→ TASK 1
In the forum thread on puppy jumping, what does harrigab do when the dogs jump?
→ TASK 2
Quote the forum thread on puppy jumping word for word, from "The easiest way" down to "around the house.".

→ PASSAGE FOR REVIEW
════════════════

# Jumping.



## River123 (Jul 12, 2015)

I have an almost 6 month old puppy. He loves to jump. I have another dog that was taught to give hugs, when asked. My 6 month v thinks it means that he's allowed to jump whenever he wants. I can't teach him to stop jumping. He won't listen to anything. I haven't let the other dog give "hugs" anymore when my 6 month is around. How do you stop jumping?


----------



## harrigab (Aug 21, 2011)

I fold my arms and turn my back on them, when they're sat nicely they get a fuss made of them.


----------



## gingerling (Jun 20, 2015)

The easiest way to stop bad behavior is to not teach it or otherwise encourage or allow it in the first place 

Dogs jump as a greeting, it's an instinct. What you want to do..consistently with all the dogs, as they watch and learn from each other....is to use your experience of when they jump, so you can pre empt it by bending down first to greet them..which you can do warmly and add "Good off!", so they're associating your word with their action and a reward. If they jump, you want to move quickly away, turn, etc., so they cannot succeed in reaching you. Do not hesitate to do the old stand by, lifting your knee. But use the word "Off" so they learn what it is you're doing and what you expect, rather than just shimmying away from them, which will take longer for them to understand.


----------



## trevor1000 (Sep 20, 2013)

Water spray bottle.
We have 5 or 6 around the house.
If Bacchus gets into one of his "V moods" all I need to do is grab a spray bottle.
I dont even need to spray him anymore.


----------

════════════════

→ SUPPLIED DATA
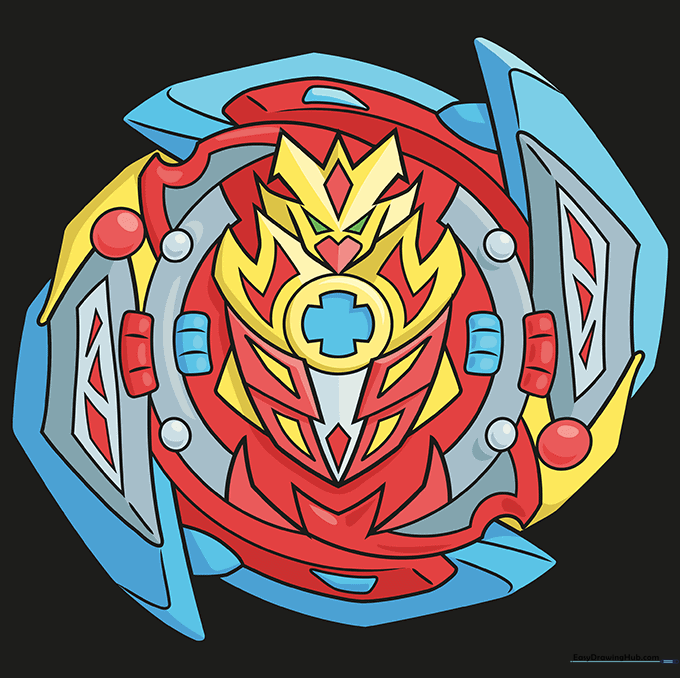 A fully colored, vibrant Beyblade drawing.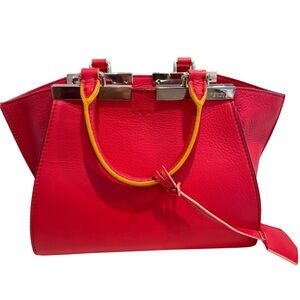 Fendi Red Leather Shoulder Bag with Yellow Trim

════════════════

→ WRITTEN ANSWER 1
harrigab folds their arms and turns their back on the dogs.

→ WRITTEN ANSWER 2
The easiest way to stop bad behavior is to not teach it or otherwise encourage or allow it in the first place 

Dogs jump as a greeting, it's an instinct. What you want to do..consistently with all the dogs, as they watch and learn from each other....is to use your experience of when they jump, so you can pre empt it by bending down first to greet them..which you can do warmly and add "Good off!", so they're associating your word with their action and a reward. If they jump, you want to move quickly away, turn, etc., so they cannot succeed in reaching you. Do not hesitate to do the old stand by, lifting your knee. But use the word "Off" so they learn what it is you're doing and what you expect, rather than just shimmying away from them, which will take longer for them to understand.


----------



## trevor1000 (Sep 20, 2013)

Water spray bottle.
We have 5 or 6 around the house.